Most of the confidence, though, comes from tests that don't need me at all. test.html runs 139 invariants against the physics, scoring and determinism logic on every change: integration stability at three different frame rates, seed determinism, share-hash version rejection, and regression tests for two exploits I found and closed myself, diving for free Nr and gaming the old grading curve. Tuning changes get measured before they get felt. physics.js and tuning.js have no DOM dependencies, so a plain Node script can import them directly and print the exact equilibrium a change produces, rather than me guessing from a playtest:
// measure.mjs
import { T } from './js/tuning.js';
import { stepHeli, makeHeli } from './js/physics.js';
const DT = 1 / 120;
const env = { wind: 0, turb: 0, mass: 1.0, surfaceY: 100000 };
function glideAt(vxTarget) {
const h = makeHeli(0, 0);
h.engineOn = false; h.collective = 0; h.vx = vxTarget;
let t = 0;
while (t < 16) {
const inp = {};
if (h.vx < vxTarget - 3) inp.right = true;
else if (h.vx > vxTarget + 3) inp.left = true;
stepHeli(h, inp, env, DT);
t += DT;
}
return h.nr;
}
for (const vx of [80, 140, 175, 210, 260, 300]) {
console.log(`vx=${vx} → nr=${glideAt(vx).toFixed(2)}`);
}
Two more layers run entirely without a human in the loop. A fuzz harness fires 200 runs of random input at the same debug handles the test suite uses and checks for a NaN or a run that never terminates, zero of either, every time. A scripted autopilot flies the actual correct technique, dump, glide, flare, cushion, and it lands successfully around 99% of the time, while random input always crashes. That gap is the point: it's the proof that skill, not luck, decides the outcome. The same approach scaled up to find the version-eight scoring bug: 34,992 simulated landings across 8 seeds and 4,374 flying policies, run headlessly overnight, is what actually surfaced it, not a hunch that something felt harsh.

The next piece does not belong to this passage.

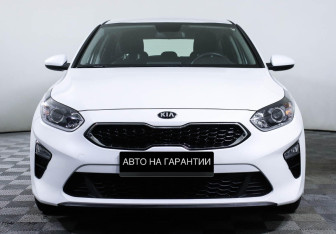 Подержанный автомобиль Kia Ceed Hatchback 2020 года (2 фото)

Why bother getting this right
I could have built a game where an engine failure just means "the ground gets closer, dodge stuff." It would have taken a fraction of the time. But the manoeuvre itself, the one I trained in the simulator and flew for real as a Blackhawk pilot, has a genuine internal logic. It rewards discipline and punishes both panic and overcorrection. Handled right, a catastrophic failure becomes a solvable problem the moment you manage the one resource that matters, and that logic is worth more than any difficulty curve I could have invented from scratch.

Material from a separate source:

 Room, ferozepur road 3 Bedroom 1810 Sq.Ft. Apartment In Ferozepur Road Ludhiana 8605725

AutoRotate is the second of three small browser games built on the same disciplined base: pure-function physics, deterministic dual-stream random number generation and zero per-frame allocation, with a shared refusal to ever put "GAME OVER" on the screen. The first, Ropes Out, is a fast-rope insertion game about holding a precise hover envelope over a pitching ship's deck. The third, Aerial Firefighter, replaces a single failure state with a continuously shrinking power margin under heat, altitude and gross weight, a slung Bambi bucket swinging on a full pendulum underneath. Different failure modes, same conviction: model the aerodynamics honestly and the game design mostly does itself.
Views expressed here are my own and don't represent any other parties.